The adoption strategies used in animal shelters can have a large impact on the total number of adoptions and donations that take place. Reducing adoption fees during peak kitten or puppy season is one way to reduce inventories and increase the number of open spaces to save more lives, but does not necessarily increase the financial well-being of the shelter if the per-animal costs exceed the revenues generated. We developed a stochastic model to simulate the expected costs, revenues, and net income of a hypothetical animal shelter for various alternative management strategies, based on US conditions. A total of 8 scenarios were developed and compared to the base-case scenario (BC).

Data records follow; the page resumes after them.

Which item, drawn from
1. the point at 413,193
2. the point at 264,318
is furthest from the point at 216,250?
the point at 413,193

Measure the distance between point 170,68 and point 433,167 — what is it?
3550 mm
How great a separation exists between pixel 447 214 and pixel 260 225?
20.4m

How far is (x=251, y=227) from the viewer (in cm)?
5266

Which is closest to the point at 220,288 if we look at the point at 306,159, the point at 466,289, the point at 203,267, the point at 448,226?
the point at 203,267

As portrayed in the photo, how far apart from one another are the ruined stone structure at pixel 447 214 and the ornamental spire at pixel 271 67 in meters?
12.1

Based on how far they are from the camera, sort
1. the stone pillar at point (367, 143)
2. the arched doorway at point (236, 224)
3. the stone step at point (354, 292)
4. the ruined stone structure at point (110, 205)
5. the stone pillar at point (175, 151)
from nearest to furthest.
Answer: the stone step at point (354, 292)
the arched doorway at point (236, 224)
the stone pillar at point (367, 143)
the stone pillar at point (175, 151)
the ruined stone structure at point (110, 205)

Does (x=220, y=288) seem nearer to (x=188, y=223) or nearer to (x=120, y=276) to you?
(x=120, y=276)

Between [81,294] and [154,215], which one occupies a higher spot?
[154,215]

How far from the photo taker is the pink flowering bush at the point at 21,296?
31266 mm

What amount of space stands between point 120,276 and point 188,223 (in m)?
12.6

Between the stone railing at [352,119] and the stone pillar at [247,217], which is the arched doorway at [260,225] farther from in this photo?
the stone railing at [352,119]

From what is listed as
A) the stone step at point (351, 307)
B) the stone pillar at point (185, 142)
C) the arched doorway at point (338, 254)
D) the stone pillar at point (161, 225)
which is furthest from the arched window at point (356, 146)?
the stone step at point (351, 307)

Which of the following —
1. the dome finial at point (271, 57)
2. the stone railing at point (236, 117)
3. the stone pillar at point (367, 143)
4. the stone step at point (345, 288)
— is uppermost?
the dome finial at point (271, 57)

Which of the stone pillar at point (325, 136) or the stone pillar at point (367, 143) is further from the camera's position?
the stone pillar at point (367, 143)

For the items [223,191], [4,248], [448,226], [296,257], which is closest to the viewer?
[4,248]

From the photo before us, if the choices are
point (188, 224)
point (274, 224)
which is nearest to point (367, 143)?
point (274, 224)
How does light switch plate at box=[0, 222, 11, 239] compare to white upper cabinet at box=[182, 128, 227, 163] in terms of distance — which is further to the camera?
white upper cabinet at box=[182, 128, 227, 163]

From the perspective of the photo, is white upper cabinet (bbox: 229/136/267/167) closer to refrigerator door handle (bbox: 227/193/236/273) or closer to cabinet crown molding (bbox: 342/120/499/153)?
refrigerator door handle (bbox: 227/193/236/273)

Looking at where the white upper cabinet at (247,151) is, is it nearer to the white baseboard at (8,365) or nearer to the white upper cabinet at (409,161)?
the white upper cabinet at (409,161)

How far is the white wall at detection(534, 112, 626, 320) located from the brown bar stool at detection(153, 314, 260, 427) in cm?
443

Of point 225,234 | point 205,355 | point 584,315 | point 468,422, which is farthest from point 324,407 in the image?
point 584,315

In the model, scenarios which decreased or waived adoption fees caused total costs to increase due to the escalating costs associated with increasing the total number and density of animals housed. This effect was especially pronounced when adoptions were free. When the return on money invested in additional fundraising was predetermined to be ‘good’ (rather than ‘fair’ or ‘poor’), net shelter income did exceed costs – but even ‘fair’ return increased net shelter income compared to the BC. Of the eight scenarios compared to BC, the mean monthly net income was significantly different from that in the BC in all eight scenarios (p < 0.01). In contrast, variances were different (p < 0.01) in five of the eight scenarios (and the uncertainty that comes with high variance would make planning difficult for shelter managers); however, the variance in net income did not differ from the BC for any of the scenarios investigating returns to additional spending on promotion and fundraising. In these scenarios, because the extra cost involved is relatively low compared to the other scenarios, the potential risk of a reduction in net shelter revenue is reduced.
When shelters are aware of the positive and negative impacts of various adoption strategies on mean net income and variation in net income, shelter managers can better strategize saving animal lives and meeting shelter goals, while maintaining the financial health and functionality of the operation.